- DIRECTIONS
Write out only the tail of the records, beginning at the line containing "Looking over the" and including the last line, exactly as written.

- DATA RECORDS
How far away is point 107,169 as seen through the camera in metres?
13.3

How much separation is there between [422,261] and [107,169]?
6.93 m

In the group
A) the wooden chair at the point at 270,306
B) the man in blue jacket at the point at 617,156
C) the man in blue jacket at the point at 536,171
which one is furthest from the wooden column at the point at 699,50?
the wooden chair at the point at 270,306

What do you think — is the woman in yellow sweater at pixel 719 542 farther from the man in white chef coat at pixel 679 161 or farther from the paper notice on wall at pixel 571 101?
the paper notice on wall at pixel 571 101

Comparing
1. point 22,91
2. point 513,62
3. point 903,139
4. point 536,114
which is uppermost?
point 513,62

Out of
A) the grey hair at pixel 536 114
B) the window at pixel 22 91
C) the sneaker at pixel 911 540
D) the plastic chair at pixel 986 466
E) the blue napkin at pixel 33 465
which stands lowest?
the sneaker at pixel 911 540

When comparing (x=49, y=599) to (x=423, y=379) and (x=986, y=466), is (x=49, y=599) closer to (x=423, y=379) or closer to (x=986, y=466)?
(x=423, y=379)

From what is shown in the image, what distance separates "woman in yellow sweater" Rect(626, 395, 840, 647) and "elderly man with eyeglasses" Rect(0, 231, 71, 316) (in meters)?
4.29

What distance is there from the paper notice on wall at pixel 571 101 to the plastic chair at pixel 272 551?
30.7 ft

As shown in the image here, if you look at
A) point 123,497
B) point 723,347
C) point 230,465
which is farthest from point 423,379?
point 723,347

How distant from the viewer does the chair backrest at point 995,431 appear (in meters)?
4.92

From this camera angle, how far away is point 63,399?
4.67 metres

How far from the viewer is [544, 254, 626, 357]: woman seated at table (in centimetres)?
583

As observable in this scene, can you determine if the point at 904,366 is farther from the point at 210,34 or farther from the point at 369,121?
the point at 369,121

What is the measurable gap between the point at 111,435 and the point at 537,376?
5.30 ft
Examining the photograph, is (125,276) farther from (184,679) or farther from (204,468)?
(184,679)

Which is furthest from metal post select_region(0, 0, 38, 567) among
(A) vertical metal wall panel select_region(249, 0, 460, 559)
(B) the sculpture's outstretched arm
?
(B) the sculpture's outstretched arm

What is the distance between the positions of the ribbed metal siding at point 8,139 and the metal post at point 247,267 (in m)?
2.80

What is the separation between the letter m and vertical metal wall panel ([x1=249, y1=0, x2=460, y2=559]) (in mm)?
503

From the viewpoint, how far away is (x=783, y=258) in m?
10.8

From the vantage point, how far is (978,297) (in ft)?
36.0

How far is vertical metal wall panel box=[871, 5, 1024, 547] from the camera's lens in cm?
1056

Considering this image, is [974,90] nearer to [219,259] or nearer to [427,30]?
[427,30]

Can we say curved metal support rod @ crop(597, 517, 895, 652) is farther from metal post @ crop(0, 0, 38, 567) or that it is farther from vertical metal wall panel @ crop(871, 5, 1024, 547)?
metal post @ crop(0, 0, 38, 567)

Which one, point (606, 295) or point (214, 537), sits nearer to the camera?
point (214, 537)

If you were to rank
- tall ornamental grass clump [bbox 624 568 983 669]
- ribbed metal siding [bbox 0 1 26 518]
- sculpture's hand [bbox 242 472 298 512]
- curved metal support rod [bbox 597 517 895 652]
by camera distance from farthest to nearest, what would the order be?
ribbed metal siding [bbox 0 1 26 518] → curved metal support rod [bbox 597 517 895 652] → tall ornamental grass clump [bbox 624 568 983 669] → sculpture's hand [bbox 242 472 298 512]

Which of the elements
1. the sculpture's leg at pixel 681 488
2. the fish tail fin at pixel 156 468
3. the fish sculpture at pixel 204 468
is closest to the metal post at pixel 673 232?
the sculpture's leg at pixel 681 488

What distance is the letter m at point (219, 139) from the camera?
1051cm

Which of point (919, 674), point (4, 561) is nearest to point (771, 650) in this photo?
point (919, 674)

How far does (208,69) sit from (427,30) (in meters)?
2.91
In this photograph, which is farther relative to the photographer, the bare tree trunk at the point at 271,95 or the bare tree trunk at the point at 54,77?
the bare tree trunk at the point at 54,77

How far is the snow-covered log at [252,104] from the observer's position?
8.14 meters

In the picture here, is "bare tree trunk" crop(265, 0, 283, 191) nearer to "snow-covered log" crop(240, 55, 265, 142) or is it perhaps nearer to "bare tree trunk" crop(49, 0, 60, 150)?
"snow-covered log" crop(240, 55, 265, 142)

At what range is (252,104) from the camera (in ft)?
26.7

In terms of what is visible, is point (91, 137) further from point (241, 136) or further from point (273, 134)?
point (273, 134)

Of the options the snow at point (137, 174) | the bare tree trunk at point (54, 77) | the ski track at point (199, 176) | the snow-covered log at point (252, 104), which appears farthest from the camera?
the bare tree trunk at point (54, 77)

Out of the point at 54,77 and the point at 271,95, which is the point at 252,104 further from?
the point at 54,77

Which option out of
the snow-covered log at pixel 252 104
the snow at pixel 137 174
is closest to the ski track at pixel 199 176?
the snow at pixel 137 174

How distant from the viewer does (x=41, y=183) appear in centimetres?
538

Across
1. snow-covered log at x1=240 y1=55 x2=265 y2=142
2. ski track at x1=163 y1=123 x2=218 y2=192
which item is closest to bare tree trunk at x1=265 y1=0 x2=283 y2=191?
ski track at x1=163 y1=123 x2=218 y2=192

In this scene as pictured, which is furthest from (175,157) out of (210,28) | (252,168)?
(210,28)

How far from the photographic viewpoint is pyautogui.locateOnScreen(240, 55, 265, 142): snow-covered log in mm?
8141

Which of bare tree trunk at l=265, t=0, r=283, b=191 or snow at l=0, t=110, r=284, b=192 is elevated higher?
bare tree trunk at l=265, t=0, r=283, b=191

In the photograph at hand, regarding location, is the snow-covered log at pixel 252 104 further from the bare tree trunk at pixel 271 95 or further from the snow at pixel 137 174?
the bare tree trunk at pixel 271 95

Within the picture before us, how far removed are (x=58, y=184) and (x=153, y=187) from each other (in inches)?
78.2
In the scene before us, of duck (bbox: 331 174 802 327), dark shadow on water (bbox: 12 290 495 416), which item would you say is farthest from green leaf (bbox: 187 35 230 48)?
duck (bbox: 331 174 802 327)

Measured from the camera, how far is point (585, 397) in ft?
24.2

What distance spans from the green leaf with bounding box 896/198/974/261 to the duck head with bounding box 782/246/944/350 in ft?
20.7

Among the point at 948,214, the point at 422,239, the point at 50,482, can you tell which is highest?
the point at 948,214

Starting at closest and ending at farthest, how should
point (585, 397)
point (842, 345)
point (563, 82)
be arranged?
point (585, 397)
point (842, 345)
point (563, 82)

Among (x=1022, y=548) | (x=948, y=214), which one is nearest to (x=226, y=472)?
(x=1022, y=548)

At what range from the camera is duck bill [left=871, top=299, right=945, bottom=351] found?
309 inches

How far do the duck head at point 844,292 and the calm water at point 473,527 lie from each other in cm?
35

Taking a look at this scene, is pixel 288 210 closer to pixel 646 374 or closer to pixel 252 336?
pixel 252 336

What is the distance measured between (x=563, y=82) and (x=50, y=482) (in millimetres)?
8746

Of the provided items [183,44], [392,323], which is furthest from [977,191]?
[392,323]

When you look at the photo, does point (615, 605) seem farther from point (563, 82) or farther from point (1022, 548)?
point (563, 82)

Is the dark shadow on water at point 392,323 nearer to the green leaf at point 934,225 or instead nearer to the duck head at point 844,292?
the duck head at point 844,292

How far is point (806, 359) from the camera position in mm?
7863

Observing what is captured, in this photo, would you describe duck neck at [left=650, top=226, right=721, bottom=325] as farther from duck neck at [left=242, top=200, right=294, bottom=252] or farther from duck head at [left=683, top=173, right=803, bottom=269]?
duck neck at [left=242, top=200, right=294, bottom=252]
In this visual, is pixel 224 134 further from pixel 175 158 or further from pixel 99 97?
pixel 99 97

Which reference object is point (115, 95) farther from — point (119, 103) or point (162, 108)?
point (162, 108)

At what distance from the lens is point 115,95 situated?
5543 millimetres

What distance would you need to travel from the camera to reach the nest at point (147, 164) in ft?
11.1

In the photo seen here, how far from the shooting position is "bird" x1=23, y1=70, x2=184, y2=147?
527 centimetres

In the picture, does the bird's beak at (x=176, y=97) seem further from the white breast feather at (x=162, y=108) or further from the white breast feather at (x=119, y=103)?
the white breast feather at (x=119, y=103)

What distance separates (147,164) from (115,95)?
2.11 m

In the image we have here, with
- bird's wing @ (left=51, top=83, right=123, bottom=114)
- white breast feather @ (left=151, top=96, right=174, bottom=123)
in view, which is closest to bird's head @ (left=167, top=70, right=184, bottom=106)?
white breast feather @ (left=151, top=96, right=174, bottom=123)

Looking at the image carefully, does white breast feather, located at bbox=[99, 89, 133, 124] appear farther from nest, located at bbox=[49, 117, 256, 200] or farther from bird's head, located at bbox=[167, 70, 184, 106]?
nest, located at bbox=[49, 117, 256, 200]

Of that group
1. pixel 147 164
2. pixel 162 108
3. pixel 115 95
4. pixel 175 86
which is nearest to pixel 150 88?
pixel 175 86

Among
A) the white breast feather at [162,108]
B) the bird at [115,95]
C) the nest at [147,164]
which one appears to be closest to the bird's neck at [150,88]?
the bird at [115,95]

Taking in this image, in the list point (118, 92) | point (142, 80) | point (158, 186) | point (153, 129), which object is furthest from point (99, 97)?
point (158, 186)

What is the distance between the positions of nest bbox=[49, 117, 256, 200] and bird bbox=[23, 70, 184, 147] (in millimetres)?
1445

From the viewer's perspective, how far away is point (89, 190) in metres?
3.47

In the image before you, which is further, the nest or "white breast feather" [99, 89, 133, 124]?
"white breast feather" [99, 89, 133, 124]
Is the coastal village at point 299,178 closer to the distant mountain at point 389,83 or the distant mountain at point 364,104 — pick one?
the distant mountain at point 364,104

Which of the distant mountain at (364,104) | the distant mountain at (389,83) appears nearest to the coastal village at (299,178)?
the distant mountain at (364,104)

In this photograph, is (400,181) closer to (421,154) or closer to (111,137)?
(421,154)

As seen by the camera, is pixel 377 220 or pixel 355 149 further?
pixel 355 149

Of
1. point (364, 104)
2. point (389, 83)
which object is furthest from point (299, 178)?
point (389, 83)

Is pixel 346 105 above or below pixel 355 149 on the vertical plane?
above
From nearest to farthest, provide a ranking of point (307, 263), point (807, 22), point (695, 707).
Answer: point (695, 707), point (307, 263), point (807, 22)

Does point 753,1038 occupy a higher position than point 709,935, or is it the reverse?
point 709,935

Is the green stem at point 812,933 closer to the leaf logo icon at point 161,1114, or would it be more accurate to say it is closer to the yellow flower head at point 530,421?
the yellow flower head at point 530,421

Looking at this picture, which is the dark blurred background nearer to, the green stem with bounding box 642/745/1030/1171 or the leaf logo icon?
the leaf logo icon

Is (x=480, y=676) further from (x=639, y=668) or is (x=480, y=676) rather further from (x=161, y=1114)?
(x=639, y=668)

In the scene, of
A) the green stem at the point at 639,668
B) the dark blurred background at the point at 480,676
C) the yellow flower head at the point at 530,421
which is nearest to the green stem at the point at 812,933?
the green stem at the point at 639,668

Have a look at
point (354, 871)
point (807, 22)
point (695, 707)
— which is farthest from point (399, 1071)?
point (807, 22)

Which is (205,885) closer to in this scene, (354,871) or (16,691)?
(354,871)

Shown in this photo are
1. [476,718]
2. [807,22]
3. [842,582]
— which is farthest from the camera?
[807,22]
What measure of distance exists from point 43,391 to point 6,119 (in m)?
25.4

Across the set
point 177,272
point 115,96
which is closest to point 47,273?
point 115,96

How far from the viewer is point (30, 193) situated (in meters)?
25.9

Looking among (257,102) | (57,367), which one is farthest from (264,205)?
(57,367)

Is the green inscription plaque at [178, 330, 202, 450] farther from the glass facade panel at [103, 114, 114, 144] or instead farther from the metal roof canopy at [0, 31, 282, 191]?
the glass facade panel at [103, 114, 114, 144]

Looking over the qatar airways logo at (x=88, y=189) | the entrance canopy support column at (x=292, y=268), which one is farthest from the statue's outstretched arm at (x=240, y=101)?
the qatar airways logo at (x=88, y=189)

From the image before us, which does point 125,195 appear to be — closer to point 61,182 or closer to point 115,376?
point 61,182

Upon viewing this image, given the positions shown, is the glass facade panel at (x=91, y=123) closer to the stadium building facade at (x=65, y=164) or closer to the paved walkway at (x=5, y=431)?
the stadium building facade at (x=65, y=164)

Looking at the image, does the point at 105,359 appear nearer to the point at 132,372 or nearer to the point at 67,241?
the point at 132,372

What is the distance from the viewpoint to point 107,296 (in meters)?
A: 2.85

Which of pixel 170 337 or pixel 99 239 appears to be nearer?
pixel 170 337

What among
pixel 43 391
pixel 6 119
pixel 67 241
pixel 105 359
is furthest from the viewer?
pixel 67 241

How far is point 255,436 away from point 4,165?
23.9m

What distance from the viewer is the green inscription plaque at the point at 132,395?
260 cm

- FULL RESPONSE
Looking over the qatar airways logo at (x=88, y=189) | the entrance canopy support column at (x=292, y=268), which one is farthest from the statue's outstretched arm at (x=240, y=101)?
the qatar airways logo at (x=88, y=189)

From the image before us, which does point 125,195 appear to be — closer to point 61,182 or closer to point 115,376?
point 61,182

Upon viewing this image, given the positions shown, is the glass facade panel at (x=91, y=123) closer to the stadium building facade at (x=65, y=164) or closer to the paved walkway at (x=5, y=431)?
the stadium building facade at (x=65, y=164)

Looking at the image, does the point at 105,359 appear nearer to the point at 132,372 or nearer to the point at 67,241?
the point at 132,372

What is the distance from the viewpoint to point 107,296 (in meters)?
A: 2.85

Which of pixel 170 337 or pixel 99 239 appears to be nearer?
pixel 170 337

What among
pixel 43 391
pixel 6 119
pixel 67 241
pixel 105 359
is furthest from the viewer?
pixel 67 241

How far is point 255,436 away from point 4,165?
23.9m

What distance from the viewer is the green inscription plaque at the point at 132,395?
260 cm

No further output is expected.